**WHAT THE EXERCISE ASKS**
Among the entries below, find the lines with "tailed" and copy them.

━━━━━ AVAILABLE DATA

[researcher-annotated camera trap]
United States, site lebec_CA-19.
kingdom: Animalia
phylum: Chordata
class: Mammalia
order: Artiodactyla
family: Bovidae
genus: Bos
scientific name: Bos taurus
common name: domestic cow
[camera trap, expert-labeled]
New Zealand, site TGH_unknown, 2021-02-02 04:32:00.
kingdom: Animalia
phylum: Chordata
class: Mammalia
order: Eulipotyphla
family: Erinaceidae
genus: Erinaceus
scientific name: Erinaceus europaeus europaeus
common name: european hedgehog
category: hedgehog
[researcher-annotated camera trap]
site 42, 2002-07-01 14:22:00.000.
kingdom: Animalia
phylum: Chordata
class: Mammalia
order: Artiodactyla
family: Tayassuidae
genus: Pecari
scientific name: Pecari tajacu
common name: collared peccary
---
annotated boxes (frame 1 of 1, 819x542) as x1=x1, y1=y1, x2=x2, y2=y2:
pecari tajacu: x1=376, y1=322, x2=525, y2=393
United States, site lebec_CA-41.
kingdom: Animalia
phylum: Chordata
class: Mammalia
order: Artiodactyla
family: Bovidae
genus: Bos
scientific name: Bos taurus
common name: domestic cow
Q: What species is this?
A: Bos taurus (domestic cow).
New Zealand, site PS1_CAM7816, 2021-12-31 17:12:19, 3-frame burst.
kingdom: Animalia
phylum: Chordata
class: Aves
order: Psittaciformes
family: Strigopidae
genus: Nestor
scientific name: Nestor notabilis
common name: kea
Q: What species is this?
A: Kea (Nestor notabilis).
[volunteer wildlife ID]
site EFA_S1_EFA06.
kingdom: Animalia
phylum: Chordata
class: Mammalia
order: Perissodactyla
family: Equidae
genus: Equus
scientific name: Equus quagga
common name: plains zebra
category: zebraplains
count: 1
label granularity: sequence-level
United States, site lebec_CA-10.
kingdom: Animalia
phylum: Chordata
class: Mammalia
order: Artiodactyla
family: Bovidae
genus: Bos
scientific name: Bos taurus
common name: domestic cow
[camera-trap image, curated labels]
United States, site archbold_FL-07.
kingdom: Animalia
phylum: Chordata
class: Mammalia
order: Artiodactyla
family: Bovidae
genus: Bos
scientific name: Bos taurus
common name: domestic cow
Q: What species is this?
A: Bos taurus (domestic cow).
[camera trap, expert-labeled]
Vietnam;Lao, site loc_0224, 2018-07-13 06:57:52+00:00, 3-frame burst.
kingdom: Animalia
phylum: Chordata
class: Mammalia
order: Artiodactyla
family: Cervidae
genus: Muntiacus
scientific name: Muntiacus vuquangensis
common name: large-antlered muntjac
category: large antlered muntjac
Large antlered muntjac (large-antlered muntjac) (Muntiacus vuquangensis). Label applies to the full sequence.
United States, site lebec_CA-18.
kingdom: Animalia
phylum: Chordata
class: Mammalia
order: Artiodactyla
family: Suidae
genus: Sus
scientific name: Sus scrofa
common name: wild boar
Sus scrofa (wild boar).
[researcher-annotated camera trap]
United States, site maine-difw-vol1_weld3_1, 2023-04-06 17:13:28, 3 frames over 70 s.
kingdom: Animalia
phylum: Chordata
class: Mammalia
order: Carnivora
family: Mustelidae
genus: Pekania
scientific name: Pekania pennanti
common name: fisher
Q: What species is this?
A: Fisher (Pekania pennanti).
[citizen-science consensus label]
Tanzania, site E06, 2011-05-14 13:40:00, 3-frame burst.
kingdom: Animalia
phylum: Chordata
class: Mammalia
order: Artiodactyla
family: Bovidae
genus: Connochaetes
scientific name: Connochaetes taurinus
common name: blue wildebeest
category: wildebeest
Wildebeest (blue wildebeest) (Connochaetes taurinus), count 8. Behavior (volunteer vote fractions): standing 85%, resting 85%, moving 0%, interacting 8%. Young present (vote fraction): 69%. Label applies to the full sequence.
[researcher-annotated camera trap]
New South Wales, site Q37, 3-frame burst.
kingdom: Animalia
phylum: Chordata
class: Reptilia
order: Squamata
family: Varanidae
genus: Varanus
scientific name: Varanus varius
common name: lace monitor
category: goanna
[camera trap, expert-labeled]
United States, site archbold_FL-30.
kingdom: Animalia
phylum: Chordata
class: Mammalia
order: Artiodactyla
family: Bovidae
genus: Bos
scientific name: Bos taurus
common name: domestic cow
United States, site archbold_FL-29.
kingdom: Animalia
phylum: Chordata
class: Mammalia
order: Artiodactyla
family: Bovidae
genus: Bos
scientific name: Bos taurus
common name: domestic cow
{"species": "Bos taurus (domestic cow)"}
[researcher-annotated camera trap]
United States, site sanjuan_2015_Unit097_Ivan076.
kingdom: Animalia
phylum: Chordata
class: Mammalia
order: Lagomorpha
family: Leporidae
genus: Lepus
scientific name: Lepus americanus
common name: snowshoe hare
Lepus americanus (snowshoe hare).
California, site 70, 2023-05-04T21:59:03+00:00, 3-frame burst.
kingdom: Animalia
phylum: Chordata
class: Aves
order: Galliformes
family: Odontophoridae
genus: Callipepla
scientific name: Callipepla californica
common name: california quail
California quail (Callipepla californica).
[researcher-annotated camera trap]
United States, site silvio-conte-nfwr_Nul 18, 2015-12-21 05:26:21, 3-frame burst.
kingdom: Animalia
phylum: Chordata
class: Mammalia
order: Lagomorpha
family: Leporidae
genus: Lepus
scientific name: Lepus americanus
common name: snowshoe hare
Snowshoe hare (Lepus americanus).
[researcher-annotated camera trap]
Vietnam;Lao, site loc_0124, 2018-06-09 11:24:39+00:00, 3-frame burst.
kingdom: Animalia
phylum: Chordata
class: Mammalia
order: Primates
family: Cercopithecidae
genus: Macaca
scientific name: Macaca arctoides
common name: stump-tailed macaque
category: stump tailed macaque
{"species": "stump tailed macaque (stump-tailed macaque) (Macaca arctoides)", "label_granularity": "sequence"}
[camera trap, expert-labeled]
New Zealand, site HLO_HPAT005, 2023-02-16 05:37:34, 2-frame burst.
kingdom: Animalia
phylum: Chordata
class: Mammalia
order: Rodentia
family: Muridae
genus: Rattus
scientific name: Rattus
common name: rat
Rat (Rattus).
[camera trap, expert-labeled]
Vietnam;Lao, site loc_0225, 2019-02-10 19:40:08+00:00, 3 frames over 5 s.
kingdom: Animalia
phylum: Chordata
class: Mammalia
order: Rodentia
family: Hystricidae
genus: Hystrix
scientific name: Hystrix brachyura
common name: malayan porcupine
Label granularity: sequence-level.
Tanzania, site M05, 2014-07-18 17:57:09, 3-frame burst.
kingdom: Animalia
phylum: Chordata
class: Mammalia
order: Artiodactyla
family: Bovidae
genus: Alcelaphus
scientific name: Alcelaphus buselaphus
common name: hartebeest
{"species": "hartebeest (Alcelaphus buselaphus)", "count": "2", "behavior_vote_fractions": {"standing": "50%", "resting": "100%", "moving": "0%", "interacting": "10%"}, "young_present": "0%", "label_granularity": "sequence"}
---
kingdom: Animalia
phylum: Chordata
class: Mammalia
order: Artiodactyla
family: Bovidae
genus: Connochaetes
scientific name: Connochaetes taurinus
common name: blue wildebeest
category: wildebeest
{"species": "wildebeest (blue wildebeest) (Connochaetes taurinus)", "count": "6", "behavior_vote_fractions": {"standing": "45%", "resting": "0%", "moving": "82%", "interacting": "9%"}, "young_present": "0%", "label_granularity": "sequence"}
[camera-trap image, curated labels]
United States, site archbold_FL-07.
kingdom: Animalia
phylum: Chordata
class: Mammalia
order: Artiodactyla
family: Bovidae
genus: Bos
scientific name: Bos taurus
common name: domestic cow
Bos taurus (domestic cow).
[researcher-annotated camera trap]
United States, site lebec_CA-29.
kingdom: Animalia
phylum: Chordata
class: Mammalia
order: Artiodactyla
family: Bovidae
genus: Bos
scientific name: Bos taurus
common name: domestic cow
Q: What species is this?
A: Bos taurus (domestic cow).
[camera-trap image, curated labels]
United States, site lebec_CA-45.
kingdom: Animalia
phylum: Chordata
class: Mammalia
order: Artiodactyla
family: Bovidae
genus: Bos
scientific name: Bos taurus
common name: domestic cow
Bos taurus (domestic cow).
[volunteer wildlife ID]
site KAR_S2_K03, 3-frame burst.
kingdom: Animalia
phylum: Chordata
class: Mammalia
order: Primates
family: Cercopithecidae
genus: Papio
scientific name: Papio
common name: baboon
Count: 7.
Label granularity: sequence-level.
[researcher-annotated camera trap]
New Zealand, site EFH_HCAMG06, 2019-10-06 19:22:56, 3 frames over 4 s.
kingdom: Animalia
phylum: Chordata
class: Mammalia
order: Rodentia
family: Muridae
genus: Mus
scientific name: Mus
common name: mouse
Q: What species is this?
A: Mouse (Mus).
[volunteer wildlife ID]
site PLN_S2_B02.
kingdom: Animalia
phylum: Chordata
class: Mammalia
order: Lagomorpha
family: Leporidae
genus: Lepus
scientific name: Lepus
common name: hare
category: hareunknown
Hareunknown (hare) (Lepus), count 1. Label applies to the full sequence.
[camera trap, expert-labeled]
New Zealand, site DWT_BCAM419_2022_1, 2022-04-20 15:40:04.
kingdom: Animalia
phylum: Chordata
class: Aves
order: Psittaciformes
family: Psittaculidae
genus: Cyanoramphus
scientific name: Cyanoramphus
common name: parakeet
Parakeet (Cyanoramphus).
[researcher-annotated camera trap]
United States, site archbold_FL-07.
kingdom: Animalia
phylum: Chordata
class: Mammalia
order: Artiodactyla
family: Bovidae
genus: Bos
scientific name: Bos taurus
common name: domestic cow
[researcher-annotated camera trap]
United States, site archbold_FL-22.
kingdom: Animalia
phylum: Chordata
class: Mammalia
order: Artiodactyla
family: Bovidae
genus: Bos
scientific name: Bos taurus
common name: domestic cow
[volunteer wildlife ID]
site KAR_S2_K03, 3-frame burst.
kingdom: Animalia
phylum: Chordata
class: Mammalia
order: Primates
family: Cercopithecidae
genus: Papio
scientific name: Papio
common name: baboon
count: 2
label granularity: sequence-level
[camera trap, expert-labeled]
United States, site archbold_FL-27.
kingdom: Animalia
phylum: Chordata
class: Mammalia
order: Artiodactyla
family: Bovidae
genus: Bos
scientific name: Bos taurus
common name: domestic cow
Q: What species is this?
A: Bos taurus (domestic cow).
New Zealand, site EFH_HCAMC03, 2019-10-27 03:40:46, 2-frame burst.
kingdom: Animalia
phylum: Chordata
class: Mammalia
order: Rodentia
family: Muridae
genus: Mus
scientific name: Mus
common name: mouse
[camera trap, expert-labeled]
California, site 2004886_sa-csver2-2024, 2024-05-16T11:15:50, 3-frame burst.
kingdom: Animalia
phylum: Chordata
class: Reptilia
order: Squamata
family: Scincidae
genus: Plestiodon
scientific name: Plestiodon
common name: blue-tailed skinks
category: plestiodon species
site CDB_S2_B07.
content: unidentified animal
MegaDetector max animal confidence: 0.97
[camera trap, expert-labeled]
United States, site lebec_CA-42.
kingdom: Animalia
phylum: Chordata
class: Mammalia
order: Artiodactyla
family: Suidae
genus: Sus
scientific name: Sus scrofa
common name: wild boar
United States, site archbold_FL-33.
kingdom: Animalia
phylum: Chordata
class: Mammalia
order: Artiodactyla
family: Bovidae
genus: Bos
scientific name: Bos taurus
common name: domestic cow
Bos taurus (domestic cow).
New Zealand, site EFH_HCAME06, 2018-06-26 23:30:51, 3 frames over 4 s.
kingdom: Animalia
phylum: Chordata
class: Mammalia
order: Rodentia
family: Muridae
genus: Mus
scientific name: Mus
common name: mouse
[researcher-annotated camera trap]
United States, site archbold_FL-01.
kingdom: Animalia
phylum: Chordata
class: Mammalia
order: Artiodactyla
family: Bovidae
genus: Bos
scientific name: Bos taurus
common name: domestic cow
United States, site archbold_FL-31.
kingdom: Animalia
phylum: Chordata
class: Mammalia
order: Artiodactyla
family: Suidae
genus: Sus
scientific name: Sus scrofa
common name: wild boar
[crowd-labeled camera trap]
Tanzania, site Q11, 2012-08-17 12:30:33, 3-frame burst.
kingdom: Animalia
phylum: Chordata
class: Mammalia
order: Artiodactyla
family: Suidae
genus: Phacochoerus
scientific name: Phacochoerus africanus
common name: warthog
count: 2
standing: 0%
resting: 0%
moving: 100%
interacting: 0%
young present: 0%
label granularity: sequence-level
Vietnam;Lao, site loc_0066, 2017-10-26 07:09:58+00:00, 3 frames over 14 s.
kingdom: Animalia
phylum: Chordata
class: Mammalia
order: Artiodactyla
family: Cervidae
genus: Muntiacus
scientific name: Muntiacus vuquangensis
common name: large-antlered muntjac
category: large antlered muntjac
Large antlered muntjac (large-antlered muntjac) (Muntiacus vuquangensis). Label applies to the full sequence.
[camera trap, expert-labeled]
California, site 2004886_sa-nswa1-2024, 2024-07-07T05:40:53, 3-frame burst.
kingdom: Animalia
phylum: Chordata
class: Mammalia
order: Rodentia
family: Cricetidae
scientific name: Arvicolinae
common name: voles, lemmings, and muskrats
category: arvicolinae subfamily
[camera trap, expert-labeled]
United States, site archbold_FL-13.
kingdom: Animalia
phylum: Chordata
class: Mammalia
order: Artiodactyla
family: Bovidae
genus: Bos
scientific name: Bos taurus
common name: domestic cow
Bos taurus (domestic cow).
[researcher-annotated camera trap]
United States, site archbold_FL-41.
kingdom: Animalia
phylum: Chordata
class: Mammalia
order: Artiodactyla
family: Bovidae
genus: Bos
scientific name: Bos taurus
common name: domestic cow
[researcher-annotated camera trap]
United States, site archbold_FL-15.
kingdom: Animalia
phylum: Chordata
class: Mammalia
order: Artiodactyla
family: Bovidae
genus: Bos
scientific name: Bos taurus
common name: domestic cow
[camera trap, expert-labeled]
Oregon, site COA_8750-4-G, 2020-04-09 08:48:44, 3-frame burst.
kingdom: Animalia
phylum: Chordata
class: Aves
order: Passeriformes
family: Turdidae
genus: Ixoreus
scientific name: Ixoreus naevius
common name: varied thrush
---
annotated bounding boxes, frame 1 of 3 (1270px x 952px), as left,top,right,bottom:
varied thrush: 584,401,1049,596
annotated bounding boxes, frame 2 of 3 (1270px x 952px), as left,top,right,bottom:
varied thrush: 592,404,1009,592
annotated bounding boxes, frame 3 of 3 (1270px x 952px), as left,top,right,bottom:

━━━━━━━━━━

**SOLVED EXERCISE**
common name: stump-tailed macaque
category: stump tailed macaque
{"species": "stump tailed macaque (stump-tailed macaque) (Macaca arctoides)", "label_granularity": "sequence"}
common name: blue-tailed skinks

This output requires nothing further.